*Records for this task:*

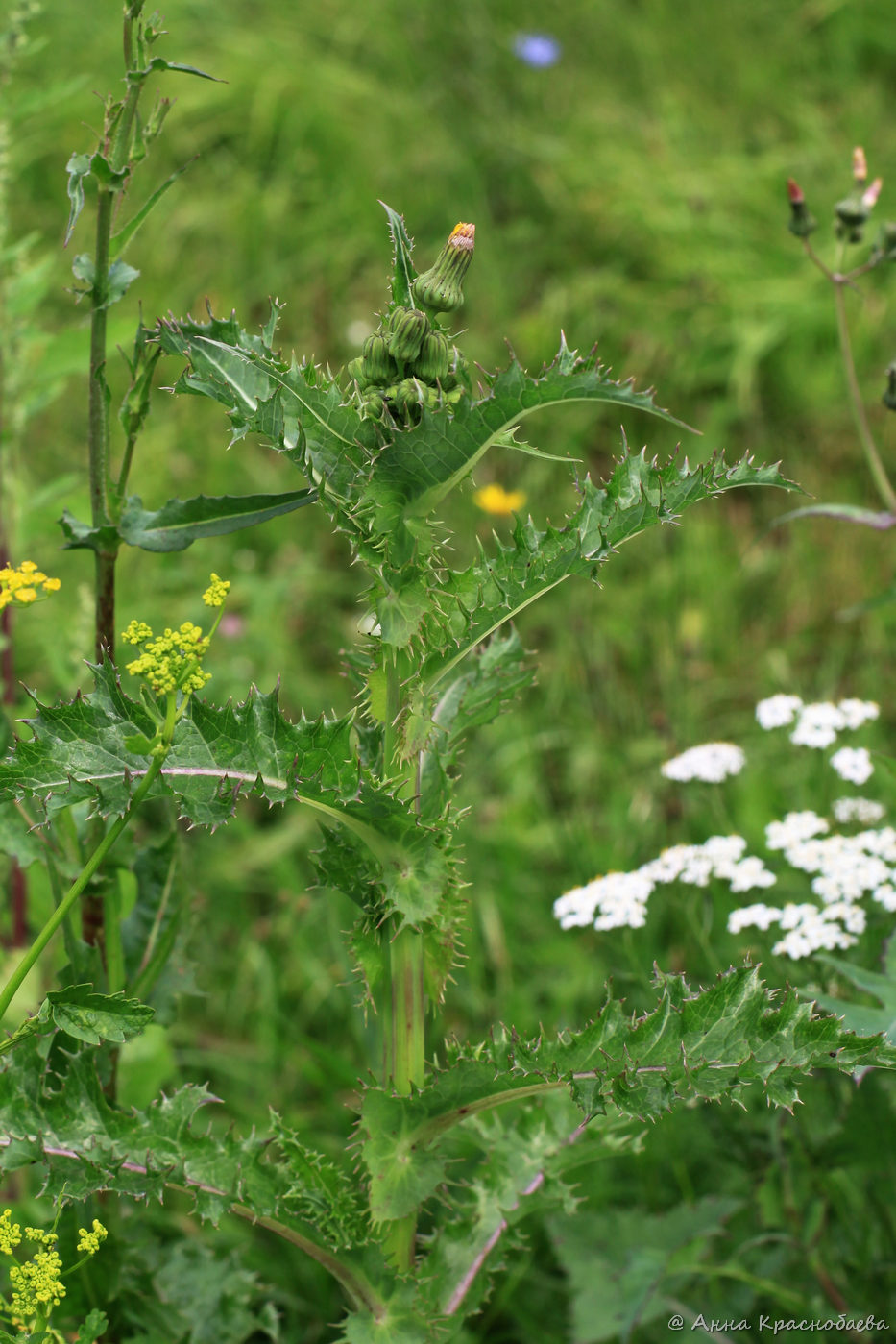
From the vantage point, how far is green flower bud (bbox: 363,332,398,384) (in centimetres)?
127

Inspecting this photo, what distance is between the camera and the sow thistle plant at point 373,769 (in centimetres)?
124

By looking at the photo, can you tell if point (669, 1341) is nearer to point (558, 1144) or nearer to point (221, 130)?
point (558, 1144)

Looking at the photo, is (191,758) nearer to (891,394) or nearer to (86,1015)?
(86,1015)

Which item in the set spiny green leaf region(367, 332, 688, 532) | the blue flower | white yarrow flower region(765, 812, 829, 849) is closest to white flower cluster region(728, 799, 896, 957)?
white yarrow flower region(765, 812, 829, 849)

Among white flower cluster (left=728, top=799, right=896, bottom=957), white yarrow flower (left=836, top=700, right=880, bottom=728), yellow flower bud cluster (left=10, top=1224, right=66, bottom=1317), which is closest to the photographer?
yellow flower bud cluster (left=10, top=1224, right=66, bottom=1317)

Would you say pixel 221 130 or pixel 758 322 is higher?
pixel 221 130

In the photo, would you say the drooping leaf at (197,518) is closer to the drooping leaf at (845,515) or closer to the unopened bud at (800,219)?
the drooping leaf at (845,515)

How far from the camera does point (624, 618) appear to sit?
145 inches

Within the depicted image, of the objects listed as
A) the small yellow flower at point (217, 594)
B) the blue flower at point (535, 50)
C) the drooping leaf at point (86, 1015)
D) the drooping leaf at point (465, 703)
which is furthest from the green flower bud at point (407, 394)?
the blue flower at point (535, 50)

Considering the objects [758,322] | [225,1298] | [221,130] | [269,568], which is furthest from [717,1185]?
[221,130]

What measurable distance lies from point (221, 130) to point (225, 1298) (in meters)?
5.10

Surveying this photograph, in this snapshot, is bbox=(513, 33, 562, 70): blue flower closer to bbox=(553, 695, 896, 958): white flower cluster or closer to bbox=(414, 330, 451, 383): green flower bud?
bbox=(553, 695, 896, 958): white flower cluster

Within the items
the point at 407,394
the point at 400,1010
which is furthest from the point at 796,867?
the point at 407,394

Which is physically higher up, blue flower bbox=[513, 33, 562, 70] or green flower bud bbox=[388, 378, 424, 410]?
green flower bud bbox=[388, 378, 424, 410]
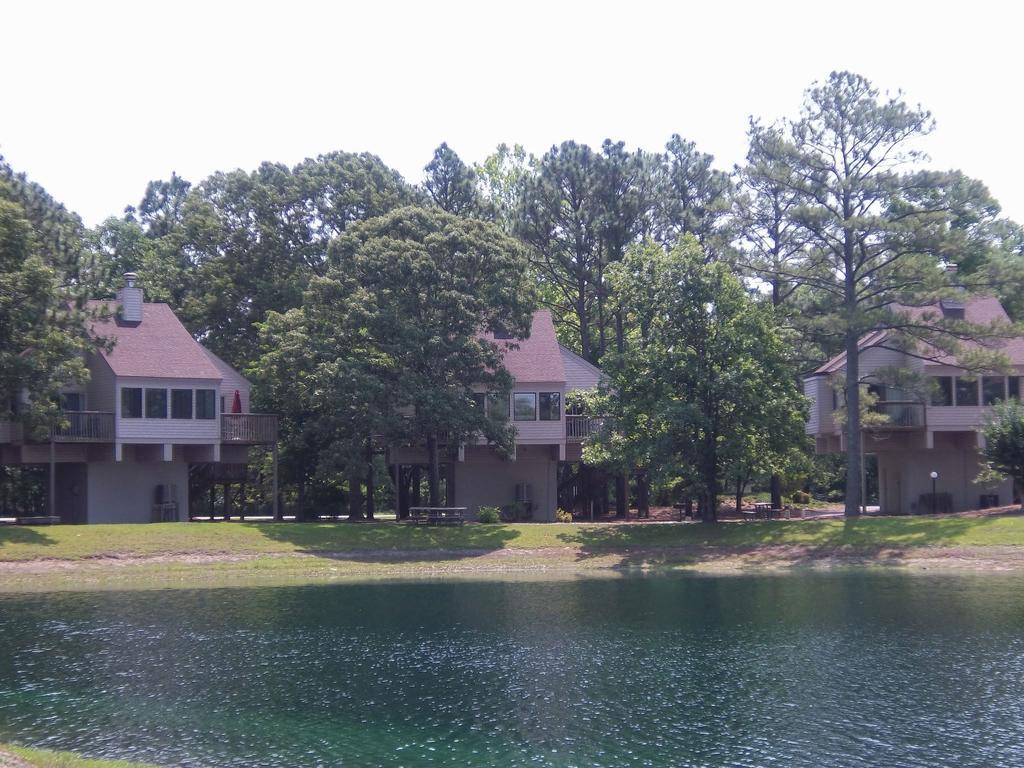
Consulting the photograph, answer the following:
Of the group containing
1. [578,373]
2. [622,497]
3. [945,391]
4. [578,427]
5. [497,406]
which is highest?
[578,373]

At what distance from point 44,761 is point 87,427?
33786 mm

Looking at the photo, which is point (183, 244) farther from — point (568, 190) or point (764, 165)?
point (764, 165)

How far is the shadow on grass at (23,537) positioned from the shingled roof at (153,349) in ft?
27.4

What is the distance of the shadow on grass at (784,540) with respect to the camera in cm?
4222

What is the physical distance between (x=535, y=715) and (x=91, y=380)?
34.6 meters

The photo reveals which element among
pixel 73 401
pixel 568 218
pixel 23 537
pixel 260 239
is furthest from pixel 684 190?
pixel 23 537

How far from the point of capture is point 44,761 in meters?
15.0

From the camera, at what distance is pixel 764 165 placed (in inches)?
1901

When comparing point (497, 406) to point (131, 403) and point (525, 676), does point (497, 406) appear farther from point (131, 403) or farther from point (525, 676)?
point (525, 676)

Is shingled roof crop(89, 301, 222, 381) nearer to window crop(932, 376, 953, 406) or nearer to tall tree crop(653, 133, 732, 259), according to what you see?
tall tree crop(653, 133, 732, 259)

*To be done:* Retype the data above exactly; pictures are not part of the copy.

*Exercise answer:*
From the vantage point, how far is green flower bud (bbox: 363,332,398,384) (in centimetres)?
127

Inspecting this photo, what distance is between the camera and the sow thistle plant at point 373,769 (in centimetres)?
124

By looking at the photo, can you tell if point (669, 1341) is nearer to point (558, 1144) or nearer to point (221, 130)?
point (558, 1144)

Looking at the photo, is (191,758) nearer to (891,394) or nearer to (86,1015)?
(86,1015)

Which item in the set spiny green leaf region(367, 332, 688, 532) | the blue flower | white yarrow flower region(765, 812, 829, 849) is closest to white flower cluster region(728, 799, 896, 957)?
white yarrow flower region(765, 812, 829, 849)

Among white flower cluster (left=728, top=799, right=896, bottom=957), white yarrow flower (left=836, top=700, right=880, bottom=728), yellow flower bud cluster (left=10, top=1224, right=66, bottom=1317), which is closest to the photographer?
yellow flower bud cluster (left=10, top=1224, right=66, bottom=1317)

Would you say pixel 221 130 or pixel 758 322 is higher?
pixel 221 130

In the photo, would you say the drooping leaf at (197,518) is closer to the drooping leaf at (845,515) or closer to the unopened bud at (800,219)?
the drooping leaf at (845,515)

How far from the camera does point (624, 618) appear to sit?
145 inches

Within the depicted image, of the objects listed as
A) the small yellow flower at point (217, 594)
B) the blue flower at point (535, 50)
C) the drooping leaf at point (86, 1015)
D) the drooping leaf at point (465, 703)
which is furthest from the green flower bud at point (407, 394)?
the blue flower at point (535, 50)

Considering the objects [758,322] | [225,1298] | [221,130] | [269,568], which is furthest from [717,1185]?
[221,130]

What measurable distance lies from point (221, 130) to point (225, 1298) (in meters)?
5.10

Surveying this photograph, in this snapshot, is bbox=(513, 33, 562, 70): blue flower closer to bbox=(553, 695, 896, 958): white flower cluster or closer to bbox=(414, 330, 451, 383): green flower bud?
bbox=(553, 695, 896, 958): white flower cluster

Within the items
the point at 407,394
the point at 400,1010
which is furthest from the point at 796,867?
the point at 407,394

Which is physically higher up, blue flower bbox=[513, 33, 562, 70] or green flower bud bbox=[388, 378, 424, 410]?
green flower bud bbox=[388, 378, 424, 410]
Consulting the photograph, answer the following:
Of the group containing
1. [578,373]
2. [622,497]
3. [945,391]
4. [578,427]
5. [497,406]
which is highest?
[578,373]

At what distance from point 44,761 is point 87,427?
33786 mm

Looking at the photo, which is point (183, 244) farther from — point (568, 190) or point (764, 165)?
point (764, 165)

How far is the shadow on grass at (23,537) positioned from the shingled roof at (153,349) in ft?
27.4

What is the distance of the shadow on grass at (784,540) with respect to the camera in cm?
4222

What is the physical distance between (x=535, y=715) and (x=91, y=380)?
34.6 meters

The photo reveals which element among
pixel 73 401
pixel 568 218
pixel 23 537
pixel 260 239
is furthest from pixel 684 190?
pixel 23 537

How far from the point of capture is point 44,761 in meters?
15.0

From the camera, at what distance is pixel 764 165 placed (in inches)?
1901

When comparing point (497, 406) to point (131, 403) and point (525, 676), does point (497, 406) appear farther from point (131, 403) or farther from point (525, 676)?
point (525, 676)

Is shingled roof crop(89, 301, 222, 381) nearer to window crop(932, 376, 953, 406) or nearer to tall tree crop(653, 133, 732, 259), according to what you see?
tall tree crop(653, 133, 732, 259)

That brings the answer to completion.